======== DATASET EXCERPTS ========
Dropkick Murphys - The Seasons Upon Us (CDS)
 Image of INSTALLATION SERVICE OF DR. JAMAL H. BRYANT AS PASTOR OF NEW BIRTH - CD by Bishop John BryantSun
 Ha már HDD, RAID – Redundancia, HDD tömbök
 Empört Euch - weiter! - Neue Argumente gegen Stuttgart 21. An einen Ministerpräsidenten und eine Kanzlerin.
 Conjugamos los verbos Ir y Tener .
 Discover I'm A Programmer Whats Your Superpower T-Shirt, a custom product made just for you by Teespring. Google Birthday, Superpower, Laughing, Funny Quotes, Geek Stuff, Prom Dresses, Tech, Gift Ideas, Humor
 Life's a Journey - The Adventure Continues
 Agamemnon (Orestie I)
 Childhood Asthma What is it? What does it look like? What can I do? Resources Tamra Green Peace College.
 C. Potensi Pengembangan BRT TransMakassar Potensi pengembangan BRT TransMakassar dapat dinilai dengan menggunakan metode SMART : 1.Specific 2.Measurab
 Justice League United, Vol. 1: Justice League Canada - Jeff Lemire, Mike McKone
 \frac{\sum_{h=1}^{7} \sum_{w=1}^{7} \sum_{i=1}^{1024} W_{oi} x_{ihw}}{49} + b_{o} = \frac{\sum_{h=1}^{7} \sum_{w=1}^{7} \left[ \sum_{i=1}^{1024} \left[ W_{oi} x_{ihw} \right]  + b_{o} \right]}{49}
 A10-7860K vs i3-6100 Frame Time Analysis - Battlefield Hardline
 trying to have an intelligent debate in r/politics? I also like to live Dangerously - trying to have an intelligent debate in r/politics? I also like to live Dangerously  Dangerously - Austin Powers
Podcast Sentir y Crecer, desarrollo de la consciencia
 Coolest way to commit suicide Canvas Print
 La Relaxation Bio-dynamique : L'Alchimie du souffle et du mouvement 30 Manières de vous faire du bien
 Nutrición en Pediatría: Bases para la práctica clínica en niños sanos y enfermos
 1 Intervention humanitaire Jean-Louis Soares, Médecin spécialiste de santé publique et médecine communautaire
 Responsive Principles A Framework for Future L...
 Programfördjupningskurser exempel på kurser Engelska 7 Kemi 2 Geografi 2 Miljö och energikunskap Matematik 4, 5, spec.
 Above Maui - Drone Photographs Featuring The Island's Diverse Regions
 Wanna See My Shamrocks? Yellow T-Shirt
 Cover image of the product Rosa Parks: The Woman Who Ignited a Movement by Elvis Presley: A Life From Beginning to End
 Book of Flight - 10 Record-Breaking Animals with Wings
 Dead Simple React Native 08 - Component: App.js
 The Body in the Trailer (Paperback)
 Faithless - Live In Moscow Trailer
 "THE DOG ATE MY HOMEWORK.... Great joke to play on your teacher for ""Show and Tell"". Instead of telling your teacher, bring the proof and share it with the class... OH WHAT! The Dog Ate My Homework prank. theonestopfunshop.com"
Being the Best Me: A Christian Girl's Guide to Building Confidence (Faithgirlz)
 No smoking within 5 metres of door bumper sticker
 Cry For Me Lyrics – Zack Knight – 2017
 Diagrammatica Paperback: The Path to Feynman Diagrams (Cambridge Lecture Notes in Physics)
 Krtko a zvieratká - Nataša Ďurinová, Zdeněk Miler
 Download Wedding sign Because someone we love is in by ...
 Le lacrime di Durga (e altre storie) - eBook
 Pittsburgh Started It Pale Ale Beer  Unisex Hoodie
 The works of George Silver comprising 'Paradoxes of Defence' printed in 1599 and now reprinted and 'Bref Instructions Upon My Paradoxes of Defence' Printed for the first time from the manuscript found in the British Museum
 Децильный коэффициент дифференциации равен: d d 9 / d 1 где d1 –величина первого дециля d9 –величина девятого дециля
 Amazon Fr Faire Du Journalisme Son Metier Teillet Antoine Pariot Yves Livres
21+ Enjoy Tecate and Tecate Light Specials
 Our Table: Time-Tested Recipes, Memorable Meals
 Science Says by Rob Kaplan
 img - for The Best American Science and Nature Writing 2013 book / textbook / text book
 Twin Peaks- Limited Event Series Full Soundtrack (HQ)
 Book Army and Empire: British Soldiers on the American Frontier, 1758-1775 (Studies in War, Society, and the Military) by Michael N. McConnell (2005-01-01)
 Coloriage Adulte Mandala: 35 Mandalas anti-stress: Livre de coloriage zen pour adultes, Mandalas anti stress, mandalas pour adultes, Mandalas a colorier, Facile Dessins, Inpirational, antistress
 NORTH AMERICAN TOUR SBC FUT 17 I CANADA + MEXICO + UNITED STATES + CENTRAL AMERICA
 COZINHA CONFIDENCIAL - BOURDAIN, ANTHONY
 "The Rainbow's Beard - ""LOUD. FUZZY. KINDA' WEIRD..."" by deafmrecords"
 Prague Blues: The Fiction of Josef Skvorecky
========
Some lines above contain the word "Science". Copy each of them.

▶ EXERCISE SOLUTION:
 Science Says by Rob Kaplan
 img - for The Best American Science and Nature Writing 2013 book / textbook / text book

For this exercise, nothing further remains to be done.